Analogue cable television will become obsolete in India in three years time, with the government deciding to promulgate an ordinance to make the digitalisation of cable services mandatory by 2014.

On Thursday, the Union Cabinet approved the Information and Broadcasting Ministry’s proposal to promulgate the Digitalisation of Analogue Cable Systems Ordinance.

"The Cabinet has sent the proposal to the President. I cannot comment anymore on it as it is now being considered by the President," I&B Minister Ambika Soni told reporters after the Cabinet meeting.

The shift would mean that all customers must have a set top box whether they want to receive free-to-air or pay channels. They will be able to watch high quality channels of their choice on an a la carte basis, and are likely to have access to internet and telephone through the same digital cable. Broadcasters may be able to generate more revenue directly from subscribers, and thus reduce their dependence on TRPs and advertisers.

The ordinance aims at complete digitalisation of cable television in the four metros by March 31, 2012. The next target will be cities with over 10 lakh population. By the end of 2014, the entire country is expected to have phased out analogue cable TV.

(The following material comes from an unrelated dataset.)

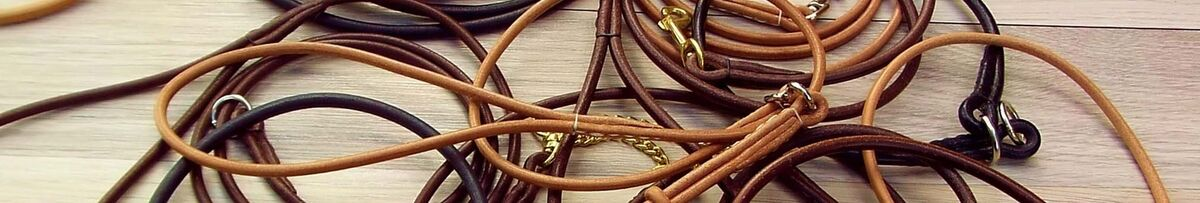 Korbell Collars and Leads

India is thus becoming part of a global transition towards digitalisation. While the U.S. completed its shift in 2009, China has given itself a deadline of 2015 to phase out anologue transmission.

The government is following through on the recommendations made by the Telecom Regulatory Authority of India in August 2010. "The capacity crunch and the non-addressable nature of analogue cable TV systems is coming in the way of orderly growth of the cable TV sector in India," said TRAI.